▶ Data supplied:
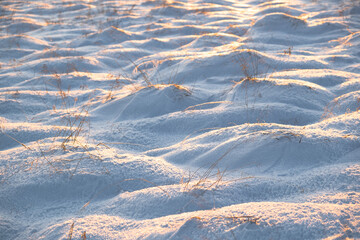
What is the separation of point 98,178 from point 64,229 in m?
0.34

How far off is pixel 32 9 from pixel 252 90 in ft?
25.0

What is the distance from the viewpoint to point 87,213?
1.27 m

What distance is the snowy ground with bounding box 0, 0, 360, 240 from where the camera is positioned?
3.60ft

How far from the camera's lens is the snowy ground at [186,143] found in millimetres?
1099

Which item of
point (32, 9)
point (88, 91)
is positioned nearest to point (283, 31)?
point (88, 91)

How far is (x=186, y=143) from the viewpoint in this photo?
1.79 m

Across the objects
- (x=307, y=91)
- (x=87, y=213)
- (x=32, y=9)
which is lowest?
(x=87, y=213)

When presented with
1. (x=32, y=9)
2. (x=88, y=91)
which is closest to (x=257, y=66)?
(x=88, y=91)

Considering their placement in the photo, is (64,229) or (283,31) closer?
(64,229)

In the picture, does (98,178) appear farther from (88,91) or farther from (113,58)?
(113,58)

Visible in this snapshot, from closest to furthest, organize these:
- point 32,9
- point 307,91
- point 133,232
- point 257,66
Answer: point 133,232 → point 307,91 → point 257,66 → point 32,9

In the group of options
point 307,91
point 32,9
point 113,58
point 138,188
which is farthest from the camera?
point 32,9

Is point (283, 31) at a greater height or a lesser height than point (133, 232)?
greater

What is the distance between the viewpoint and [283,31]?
4.47m
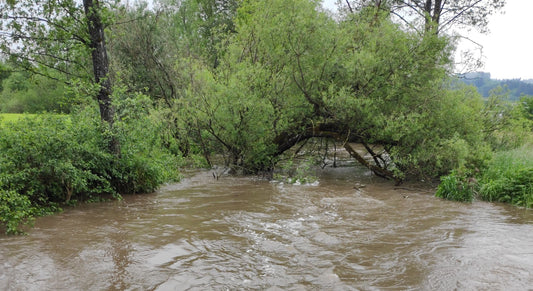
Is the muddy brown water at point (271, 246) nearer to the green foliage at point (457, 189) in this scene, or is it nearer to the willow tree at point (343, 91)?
the green foliage at point (457, 189)

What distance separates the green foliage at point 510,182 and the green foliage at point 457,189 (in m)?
0.50

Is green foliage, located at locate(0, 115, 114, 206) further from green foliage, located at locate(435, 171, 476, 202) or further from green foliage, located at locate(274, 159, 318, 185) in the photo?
green foliage, located at locate(435, 171, 476, 202)

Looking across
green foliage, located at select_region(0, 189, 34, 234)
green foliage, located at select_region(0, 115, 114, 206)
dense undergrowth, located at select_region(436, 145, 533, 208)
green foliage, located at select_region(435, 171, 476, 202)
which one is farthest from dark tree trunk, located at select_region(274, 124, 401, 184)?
green foliage, located at select_region(0, 189, 34, 234)

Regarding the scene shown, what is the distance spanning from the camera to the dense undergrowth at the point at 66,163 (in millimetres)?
6773

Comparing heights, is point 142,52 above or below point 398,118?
above

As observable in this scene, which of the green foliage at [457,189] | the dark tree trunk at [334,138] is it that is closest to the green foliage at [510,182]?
the green foliage at [457,189]

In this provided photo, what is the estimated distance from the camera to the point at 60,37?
328 inches

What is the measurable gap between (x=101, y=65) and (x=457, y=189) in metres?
9.51

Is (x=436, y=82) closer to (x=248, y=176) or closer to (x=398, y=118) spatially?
(x=398, y=118)

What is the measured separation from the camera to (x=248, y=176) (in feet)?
44.8

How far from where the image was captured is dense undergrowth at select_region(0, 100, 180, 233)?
22.2ft

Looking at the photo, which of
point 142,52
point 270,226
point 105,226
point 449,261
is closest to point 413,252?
point 449,261

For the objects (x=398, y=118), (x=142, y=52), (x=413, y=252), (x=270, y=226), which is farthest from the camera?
(x=142, y=52)

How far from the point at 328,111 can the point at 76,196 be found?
8.00 m
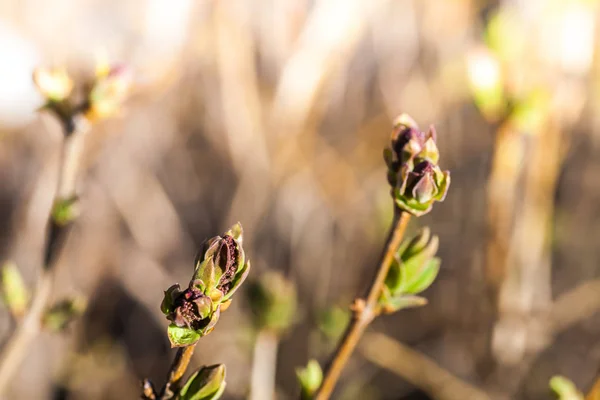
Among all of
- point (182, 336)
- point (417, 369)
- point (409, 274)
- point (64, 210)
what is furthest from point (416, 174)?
point (417, 369)

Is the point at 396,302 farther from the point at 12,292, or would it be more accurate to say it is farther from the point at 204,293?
the point at 12,292

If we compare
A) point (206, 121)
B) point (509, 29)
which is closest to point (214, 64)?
point (206, 121)

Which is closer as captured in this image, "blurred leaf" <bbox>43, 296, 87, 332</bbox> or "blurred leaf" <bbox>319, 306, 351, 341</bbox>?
"blurred leaf" <bbox>43, 296, 87, 332</bbox>

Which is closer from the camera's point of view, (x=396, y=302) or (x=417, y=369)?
(x=396, y=302)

▶ Given task: Please write out all of the items above word for word, leaving the pictures out.

▶ Completed task:
What is the separation of point 98,178 from point 64,229 in m?
0.34

How far off is pixel 32 9 from pixel 252 90 in ft?
25.0

What is the distance from the viewpoint to point 87,213?
1.27 m

What distance is the snowy ground with bounding box 0, 0, 360, 240 from where the camera is positioned?
3.60ft

How far from the camera's lens is the snowy ground at [186,143] found in millimetres?
1099

Which item of
point (32, 9)
point (88, 91)
is positioned nearest to point (283, 31)?
point (88, 91)

How far is (x=186, y=143) from the viewpoint in this photo?
1.79 m

Across the objects
- (x=307, y=91)
- (x=87, y=213)
- (x=32, y=9)
which is lowest?
(x=87, y=213)

When presented with
1. (x=32, y=9)
2. (x=88, y=91)
which is closest to (x=257, y=66)?
(x=88, y=91)

Considering their placement in the photo, is (64,229) or (283,31) closer?
(64,229)

In the picture, does (98,178) appear farther from (88,91) or farther from (113,58)?
(113,58)

Visible in this snapshot, from closest to furthest, organize these:
- point 32,9
- point 307,91
- point 133,232
- point 257,66
Answer: point 133,232 → point 307,91 → point 257,66 → point 32,9

In the group of options
point 307,91
point 32,9
point 113,58
point 138,188
which is farthest from the camera?
point 32,9

Is point (283, 31) at a greater height or a lesser height than point (133, 232)?
greater

What is the distance between the viewpoint and [283,31]?
4.47m
Is the muddy brown water at point (271, 246) nearer to the green foliage at point (457, 189) in this scene, or is it nearer to the willow tree at point (343, 91)?
the green foliage at point (457, 189)

What distance separates the green foliage at point 510,182 and the green foliage at point 457,189 (in m)?
0.50

Is green foliage, located at locate(0, 115, 114, 206) further from green foliage, located at locate(435, 171, 476, 202) or further from green foliage, located at locate(274, 159, 318, 185) in the photo?
green foliage, located at locate(435, 171, 476, 202)

Looking across
green foliage, located at select_region(0, 189, 34, 234)
green foliage, located at select_region(0, 115, 114, 206)
dense undergrowth, located at select_region(436, 145, 533, 208)
green foliage, located at select_region(435, 171, 476, 202)
which one is farthest from dark tree trunk, located at select_region(274, 124, 401, 184)?
green foliage, located at select_region(0, 189, 34, 234)

Regarding the scene shown, what is the distance spanning from the camera to the dense undergrowth at the point at 66,163 (in millimetres)?
6773

Comparing heights, is point 142,52 above or below point 398,118?
above

As observable in this scene, which of the green foliage at [457,189] | the dark tree trunk at [334,138] is it that is closest to the green foliage at [510,182]?
the green foliage at [457,189]

In this provided photo, what is the estimated distance from the camera to the point at 60,37?
328 inches

What is the measurable gap between (x=101, y=65) and (x=457, y=189) in metres?
9.51

Is (x=436, y=82) closer to (x=248, y=176) or closer to (x=398, y=118) spatially?
(x=398, y=118)

What is the measured separation from the camera to (x=248, y=176) (in feet)?
44.8

How far from where the image was captured is dense undergrowth at select_region(0, 100, 180, 233)?
22.2ft

Looking at the photo, which of
point 142,52
point 270,226
point 105,226
point 449,261
is closest to point 413,252?
point 449,261

For the objects (x=398, y=118), (x=142, y=52), (x=413, y=252), (x=270, y=226), which is farthest from the camera?
(x=142, y=52)

How far from the point at 328,111 can the point at 76,196 be found?
8.00 m
Among all of
- point (182, 336)
- point (417, 369)
- point (409, 274)
- point (64, 210)
what is furthest from point (416, 174)?
point (417, 369)

Is the point at 396,302 farther from the point at 12,292, or would it be more accurate to say it is farther from the point at 204,293?
the point at 12,292

If we compare
A) point (206, 121)
B) point (509, 29)
which is closest to point (214, 64)?
point (206, 121)

Which is closer as captured in this image, "blurred leaf" <bbox>43, 296, 87, 332</bbox> or "blurred leaf" <bbox>319, 306, 351, 341</bbox>?
"blurred leaf" <bbox>43, 296, 87, 332</bbox>

Which is closer from the camera's point of view, (x=396, y=302) or (x=417, y=369)?
(x=396, y=302)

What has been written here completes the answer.